Wednesday, August 24, 2011

Cheese...and its Relationship to Rice Pudding

Last night, Vanessa posted on Facebook that she was craving a cheese platter from Friar Tuck's Pantry (for some reason, I can't pull up their site to link it, but just google).  Friar Tuck's is a wonderful restaurant in the middle of downtown Round Rock that serves English food.  In some cases, it's English food reinvented for the American palate, but I can live with that.  I've been living without English food for too long to quibble.  But, I digress.  The last time Vanessa and I were in there, she had a cheese platter that brought back all sorts of memories for me.

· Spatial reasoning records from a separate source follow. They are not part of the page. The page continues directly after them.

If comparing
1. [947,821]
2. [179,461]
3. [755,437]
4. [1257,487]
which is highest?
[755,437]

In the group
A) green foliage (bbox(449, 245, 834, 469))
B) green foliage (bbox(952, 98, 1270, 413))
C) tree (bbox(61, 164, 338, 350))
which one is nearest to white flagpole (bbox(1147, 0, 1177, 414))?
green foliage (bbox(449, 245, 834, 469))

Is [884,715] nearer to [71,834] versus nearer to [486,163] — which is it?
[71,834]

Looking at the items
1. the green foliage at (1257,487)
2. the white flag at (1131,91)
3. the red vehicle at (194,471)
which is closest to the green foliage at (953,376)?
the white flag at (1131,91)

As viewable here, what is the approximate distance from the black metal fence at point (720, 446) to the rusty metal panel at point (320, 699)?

The last year my family lived in England, I attended the Abbotsford School for Girls (I'm not having much luck with links today, but, yes, it is still there, though the "for Girls" has been dropped).  This was one of those boarding schools that also accepted day pupils.  I was a day pupil, but that included lunch.  Lunch was the same lameness, week after week.  I can't remember what was served on which day...there was a grey uniformity to it...but I do remember that on Thursdays, dessert was rice pudding. 

Dearly Beloved, the smell of the glutinous mass cooking permeated the entire school.  You will have to trust me on this, but it was, and remains, one of the most disgusting odours ever to invade my nostrils.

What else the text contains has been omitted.